For the GOP to win in 2016, its candidate will have to win over people who dislike the party. Right now, Chris Christie is the only likely contender capable of doing that.
As numerous commentators have pointed out, Bridgegate hurts Chris Christie because it undermines his key political assets: his tough-guy persona and his reputation for competence. What fewer have noted is what a weakened Christie means for Republican chances in 2016. Yes, it’s early. Yes, lots can change. But right now, Bridgegate doesn’t just look like a disaster for Christie. It looks like a disaster for his entire party, because if Christie can’t mount a strong challenge to Hillary Clinton, it’s unclear anyone can.The GOP today is an awful brand. A Gallup poll last week found that the percentage of Americans who identify as Republicans just hit a 25-year low. The party is weakest with those demographic groups—minorities and the young—whose shares of the electorate are growing fastest. And it’s unlikely the GOP’s reputation will improve between now and 2016, since that reputation is being driven by a Republican House more responsive to the Tea Party than to public opinion at large.
As a result, it’s crucial that the next Republican presidential nominee possess a personal brand that transcends his or her party’s. If a Republican wins in 2016, it will be because he or she wins over a significant number people who dislike the GOP.
Right now, Christie is the only likely candidate capable of doing that.

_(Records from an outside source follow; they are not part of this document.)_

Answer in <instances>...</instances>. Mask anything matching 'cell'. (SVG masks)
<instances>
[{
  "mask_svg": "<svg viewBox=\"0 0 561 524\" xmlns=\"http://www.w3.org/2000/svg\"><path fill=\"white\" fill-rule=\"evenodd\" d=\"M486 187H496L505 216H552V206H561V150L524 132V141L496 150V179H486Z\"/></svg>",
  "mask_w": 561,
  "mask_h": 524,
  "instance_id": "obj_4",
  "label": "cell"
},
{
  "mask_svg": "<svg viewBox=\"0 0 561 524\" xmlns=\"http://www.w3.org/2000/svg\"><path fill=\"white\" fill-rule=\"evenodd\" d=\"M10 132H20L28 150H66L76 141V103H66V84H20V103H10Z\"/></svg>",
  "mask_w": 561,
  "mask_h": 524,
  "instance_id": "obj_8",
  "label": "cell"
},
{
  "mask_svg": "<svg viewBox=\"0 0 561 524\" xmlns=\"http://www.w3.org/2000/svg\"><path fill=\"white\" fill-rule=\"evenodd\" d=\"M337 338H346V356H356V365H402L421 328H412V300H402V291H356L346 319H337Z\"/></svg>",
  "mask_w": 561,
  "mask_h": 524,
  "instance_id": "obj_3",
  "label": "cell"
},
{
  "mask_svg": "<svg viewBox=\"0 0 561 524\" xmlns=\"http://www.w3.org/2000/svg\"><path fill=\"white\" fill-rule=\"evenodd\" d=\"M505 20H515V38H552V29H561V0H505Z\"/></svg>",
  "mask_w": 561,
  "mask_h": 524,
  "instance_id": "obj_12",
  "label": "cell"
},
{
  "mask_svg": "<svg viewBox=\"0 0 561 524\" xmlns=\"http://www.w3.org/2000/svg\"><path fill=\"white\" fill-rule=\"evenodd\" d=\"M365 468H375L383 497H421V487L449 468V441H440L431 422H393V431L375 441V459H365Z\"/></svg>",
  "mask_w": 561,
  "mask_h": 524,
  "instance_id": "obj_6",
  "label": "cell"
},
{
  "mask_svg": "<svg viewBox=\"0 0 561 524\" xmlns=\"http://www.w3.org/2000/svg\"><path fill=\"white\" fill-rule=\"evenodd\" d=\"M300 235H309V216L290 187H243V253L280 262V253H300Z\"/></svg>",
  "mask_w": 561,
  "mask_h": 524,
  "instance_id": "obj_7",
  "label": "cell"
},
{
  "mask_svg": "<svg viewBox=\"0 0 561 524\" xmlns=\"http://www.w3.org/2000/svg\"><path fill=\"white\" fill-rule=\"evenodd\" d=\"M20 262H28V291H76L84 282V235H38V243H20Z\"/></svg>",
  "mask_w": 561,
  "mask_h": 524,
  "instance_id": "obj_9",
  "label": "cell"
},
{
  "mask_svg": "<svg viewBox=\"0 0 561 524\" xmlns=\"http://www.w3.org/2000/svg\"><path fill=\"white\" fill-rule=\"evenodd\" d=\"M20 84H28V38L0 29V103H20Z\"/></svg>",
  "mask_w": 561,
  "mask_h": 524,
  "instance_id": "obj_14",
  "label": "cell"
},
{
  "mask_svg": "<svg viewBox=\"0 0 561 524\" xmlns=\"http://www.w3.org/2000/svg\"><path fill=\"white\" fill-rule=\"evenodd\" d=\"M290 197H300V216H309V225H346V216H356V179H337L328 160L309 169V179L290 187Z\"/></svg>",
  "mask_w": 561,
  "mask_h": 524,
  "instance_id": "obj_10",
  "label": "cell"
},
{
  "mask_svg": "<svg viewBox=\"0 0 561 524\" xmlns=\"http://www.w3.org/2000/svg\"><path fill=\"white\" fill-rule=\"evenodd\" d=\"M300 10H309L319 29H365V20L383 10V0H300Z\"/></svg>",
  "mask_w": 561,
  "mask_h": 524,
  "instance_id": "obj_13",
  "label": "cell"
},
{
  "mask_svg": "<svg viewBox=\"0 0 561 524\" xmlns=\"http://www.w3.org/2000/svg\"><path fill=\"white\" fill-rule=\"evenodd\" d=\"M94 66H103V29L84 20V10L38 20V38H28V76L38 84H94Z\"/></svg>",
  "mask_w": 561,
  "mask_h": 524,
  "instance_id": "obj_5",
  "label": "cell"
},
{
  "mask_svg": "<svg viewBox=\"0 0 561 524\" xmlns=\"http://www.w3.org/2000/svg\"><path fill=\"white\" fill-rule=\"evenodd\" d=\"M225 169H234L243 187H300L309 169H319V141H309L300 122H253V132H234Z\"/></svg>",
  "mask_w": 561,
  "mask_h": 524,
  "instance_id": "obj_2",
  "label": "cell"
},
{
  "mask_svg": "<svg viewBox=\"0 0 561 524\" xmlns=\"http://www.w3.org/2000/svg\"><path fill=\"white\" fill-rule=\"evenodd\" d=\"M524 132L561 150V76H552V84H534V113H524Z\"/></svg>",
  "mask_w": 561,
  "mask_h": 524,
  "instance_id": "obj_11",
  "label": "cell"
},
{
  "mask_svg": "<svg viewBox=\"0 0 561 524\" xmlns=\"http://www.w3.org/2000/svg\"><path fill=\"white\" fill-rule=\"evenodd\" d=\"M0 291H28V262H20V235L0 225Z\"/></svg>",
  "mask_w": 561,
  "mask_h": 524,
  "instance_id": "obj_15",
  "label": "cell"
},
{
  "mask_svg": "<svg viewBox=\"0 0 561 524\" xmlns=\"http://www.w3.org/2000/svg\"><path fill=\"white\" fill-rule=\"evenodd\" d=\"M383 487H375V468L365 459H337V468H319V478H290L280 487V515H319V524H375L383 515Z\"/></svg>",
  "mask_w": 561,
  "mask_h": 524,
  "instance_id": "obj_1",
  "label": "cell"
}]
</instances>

Last November, Quinnipiac asked Americans their impression of the GOP. By 23 points, it was negative. Then they asked whether potential Republican contenders would make a good president. For the most part, the candidate’s reputations roughly tracked their party’s. By margins of 12, 15, and 27 points, Americans said Paul Ryan, Rand Paul and Ted Cruz would make bad presidents. When Quinnipiac asked about Christie, by contrast, the numbers flipped. By 18 points, Americans thought he’d be agood president—41 points better than margin of his party as a whole.
When you look at specific demographic groups, the numbers are even more striking. More than half of self-described moderates thought Christie would do a good job as president. None of the other three potential Republican candidates garnered more than a quarter. More than one in three African-Americans and one in three self-described liberals thought Christie would do a good job. For his Republican competitors, it was roughly one in 10.
Every single recent poll shows Christie roughly tied with Hillary Clinton and every other potential Republican contender trailing her by close to double digits. That includes Marco Rubio and Jeb Bush, who some pundits suggest could become the establishment/centrist candidate if Christie falters. In a CNN poll last December, Christie led Clinton by two points. Rubio trailed her by 19, Jeb Bush by 21. A McClatchy survey that same month found Clinton leading Christie by three points, Rubio by 10 and Bush by 12.
This shouldn’t be a surprise. Although Rubio initially took a more pro-immigration stance than many in his party, he’s responded to right-wing attacks by repudiating his own bill. Jeb Bush has offered some mild criticisms of his party’s direction, but in the public mind, he’s a Bush and thus shares a political identity with the ex-president who turned so many against the GOP in the first place.
Only Christie has taken the risky, high-profile stances—from embracing Obama during Hurricane Sandy to blasting congressional Republicans for not providing sufficient hurricane relief to supporting in-state tuition for illegal immigrants to denouncing Islamophobia to abandoning a fight against gay marriage—that forge a reputation for genuine independence.
There are other potential Republican contenders who share some of Christie’s strengths. Like Christie, Wisconsin Governor Scott Walker can run as a tough, capable manager who isn’t from Washington. Like Christie, Rand Paul has defied his party on key issues—for instance, NSA surveillance—and may have somewhat greater appeal to the young. But of the potential candidates right now, only Christie can run as the bipartisan to Clinton’s partisan, the outsider to her insider, and the plain-speaking everyman to her scripted, poll-tested inauthenticity.
The weaker a political party, the more it requires a candidate of outsized reputation or unusual talent to overcome its deficiencies. That’s what that Republicans had in 1952, when a party still paying for its opposition to the New Deal changed the subject by nominating the general who oversaw D-Day. It’s what Democrats had in 1992, when a party hemorrhaging support among white voters found a governor gifted and ruthless enough to win some of them back. And it’s what the GOP had with Chris Christie, the rare national Republican who seems neither removed from the problems of ordinary Americans nor hostile to the cultural changes transforming the country.
Republicans had better hope Christie can still be that man. Because it’s hard to see who else in their party can.